Carpet Bomb Email Shows Glimmer Of Promise

This little treasure had the temerity to sneak through my spam filters the other day.

How’s this for a blind, cold mail. Straight to the point;

[firstname]

Can we schedule a few minutes to discuss our video production work and pricing structure?

We work with hundreds of technology companies to simplify complex ideas.

Our portfolio can be found here: [link to portfoilo]

Best, [digital signatures]

I’ve never heard of the sender.

The typical feel of a blanket mailer. Hoping in vain for the supposedly standard 1 to 1½% response.

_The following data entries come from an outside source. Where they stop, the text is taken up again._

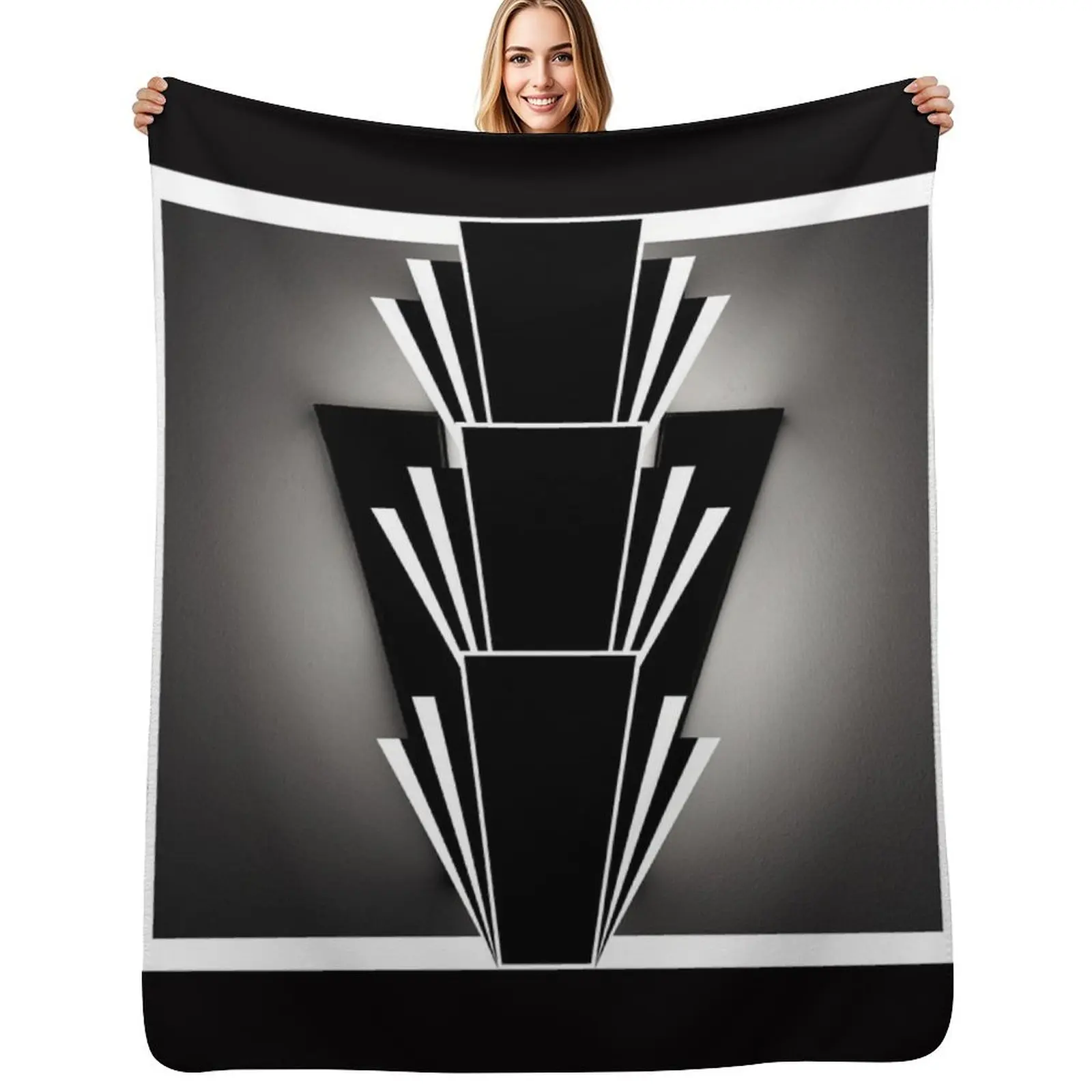 Art Deco Nouveau Black and Silver Geometric Fan Design Throw Blanket Soft Plush Blanket as Housewarming Gift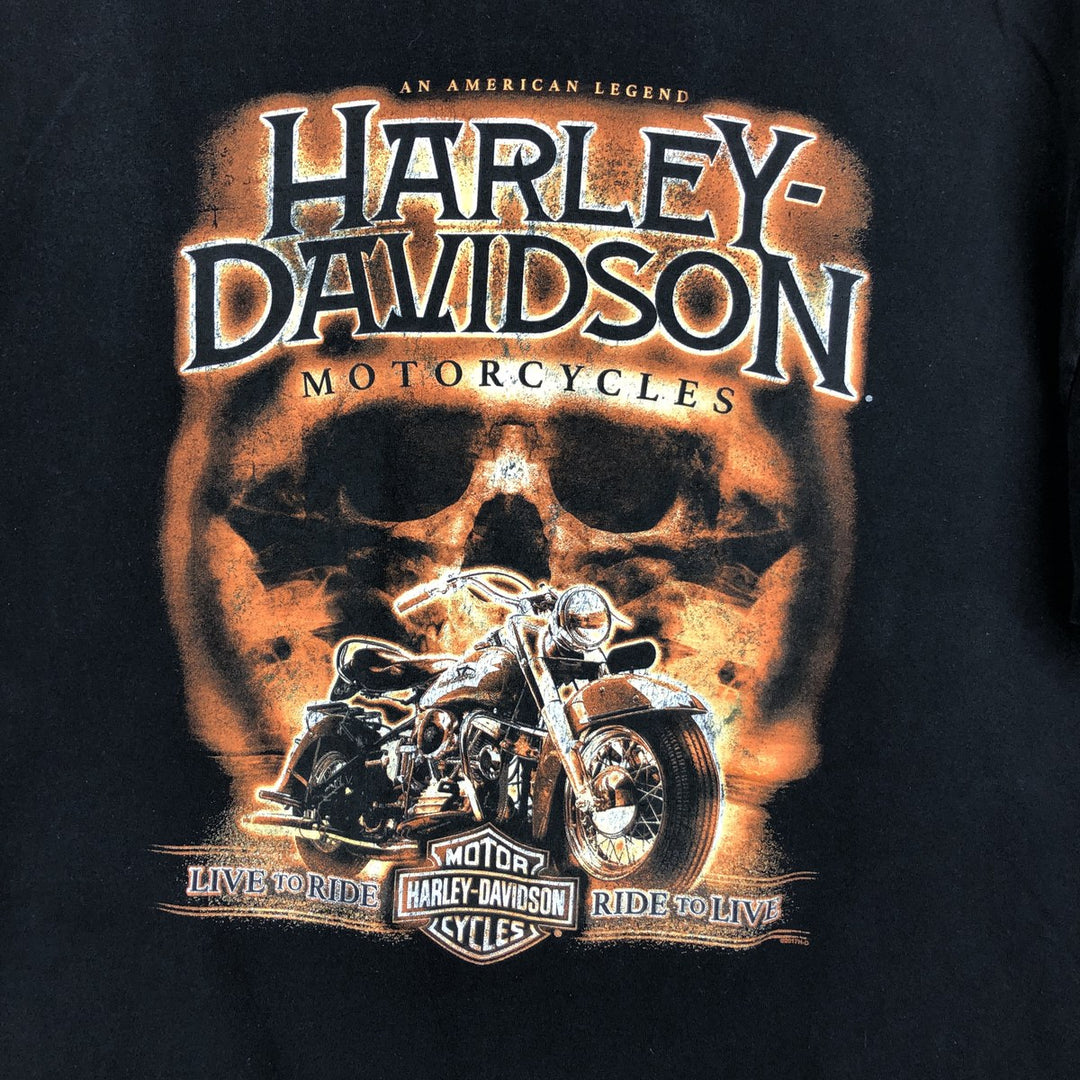 Harley-Davidson American flag pattern motorcycle bike t-shirt, men's size XXL. cotton black type Vintage Second Hand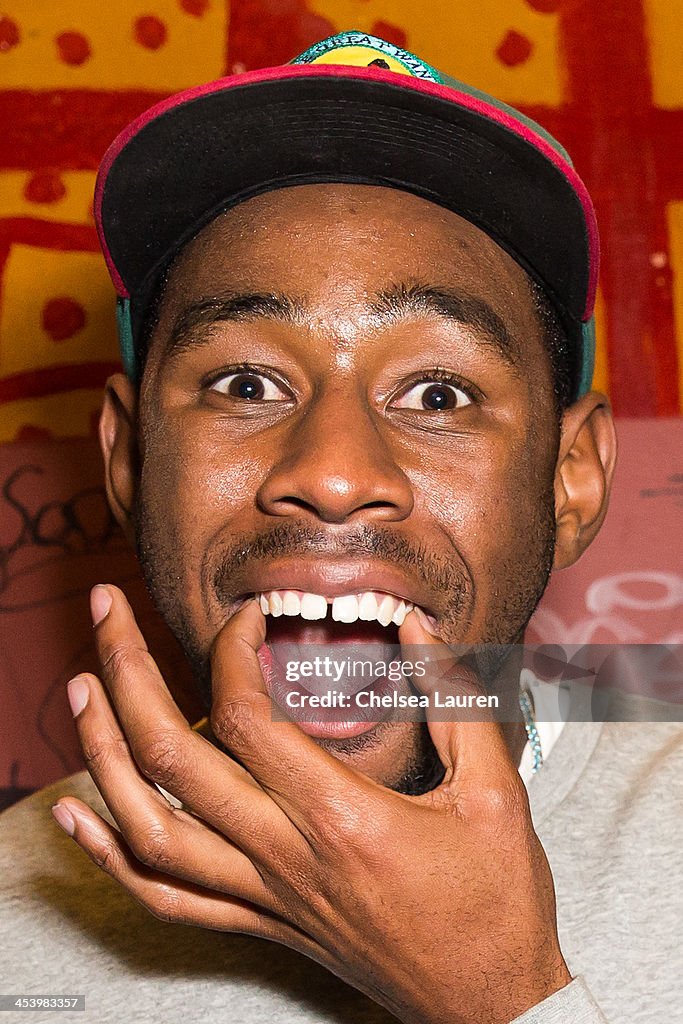 Rapper Tyler, the Creator of Odd Future poses backstage at Mac... News ...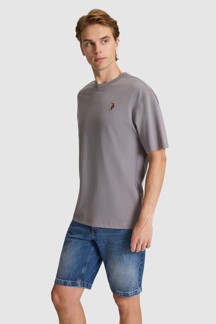 U.S. Polo Assn. Erkek Gri Comfort Fit Bisiklet Yaka Basic Tişört - Image 1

As dismissive as I normally am of this type of thing, I did hold a smidgen of affection for it.

The opening brashness of close intent upfront made me chuckle.

It suggests a whiff of what selling should be about. Always Be Closing.

Yet. It’s all me-me-me.

And it commits the sin of stating the ‘what’. As in, what you do as opposed to ‘why‘ you do it. “Video production”. SFW… I don’t need any, thanks.

But hey, they work with “hundreds of companies”, so I gotta listen up, right. Wrong.

Wait a mo’ though. There is the embryonic problem statement; “simplify complex ideas“.

These three words have promise. The entire messaging ought be built around them.

There is a harsh reality at play here, mind you. Which is that the whole approach is misguided.

I can hear this as the seven-second cold call script. Delivered before the lighted match burns your fingers.

It’s still pretty much old school. A school who’s time has long gone. Replaced in my homeland by a higher achieving academy.

If you seek more modern ideas – ones that work in far greater numbers – then you can start by checking out Bryan Kreuzberger and Aaron Ross. Happy hunting.